TEXT UNDER STUDY:
★ ★ ★ ★ ★ ★ ★
It started when I spotted an ex-boyfriend barreling toward us down the street. My pulse jolted, and I grabbed my current-boyfriend’s elbow and tugged him across the road, darting yellow taxis as we fled.
“Ugh,” I laughed, tossing a surreptitious glance over my shoulder. “I dated him years back.”
“Who?” Jared’s gaze followed mine, though his laugh did not.
“That guy back there. Forget it. He’s no one,” I said, and pressed the incident from my mind as quickly as it arose. After all, this was New York, and the streets were teeming with acquaintances with whom I no longer wanted to engage. Crossing the street was as sure a remedy as I knew to move on. But later that night, after we’d ordered burritos and made stilted small talk, Jared was mired in sourness, and eventually, after much prodding, he admitted the reason for his funk.
“I don’t like the fact that you’ve slept with other guys.” He said, pouting, reminding me of a five-year old stripped of his favorite toy car.
I laughed, disbelieving. “But I’m 25. Of course I’ve slept with other guys.”
★ ★ ★ ★ ★ ★ ★
DATA BELOW:

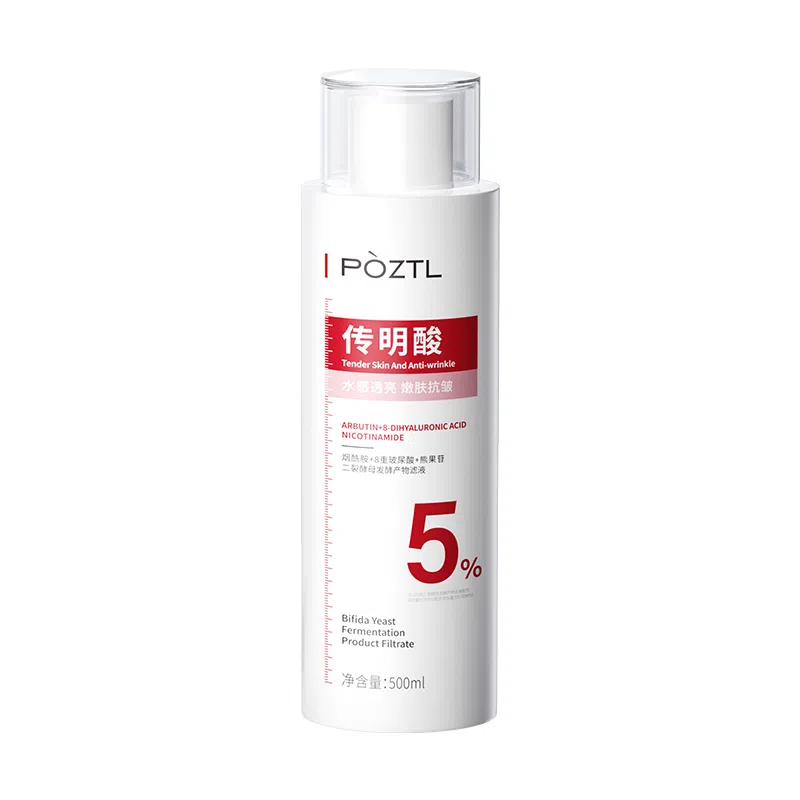 500ml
★ ★ ★ ★ ★ ★ ★
WHAT YOU WILL DO: Pick up the essay about Jared's jealousy over past partners and continue it from its last line. The material has no role here.

ANSWER SPACE:
“Well, I still don’t like it.” He rose to relieve himself in the tiny bathroom off the walk-in closet in my studio apartment. And that was the end of that.
Until it wasn’t. One night, months after he’d relocated to Chicago, I was fresh off a plane to visit him—the residue of spicy peanuts and stale plane air still clinging to me—when he brought it up again.
“I don’t know if I can get over it.” He said. “It” being my sexual past. “Women are always scarred by sex,” he said plainly, simply, shrugging his shoulders, like he was stating that the world was round, like this was a mere life truth that I’d somehow missed in my years of absorbing the world’s knowledge. “And when you’re a woman’s first,” he continued, “She’s indebted to you for life.”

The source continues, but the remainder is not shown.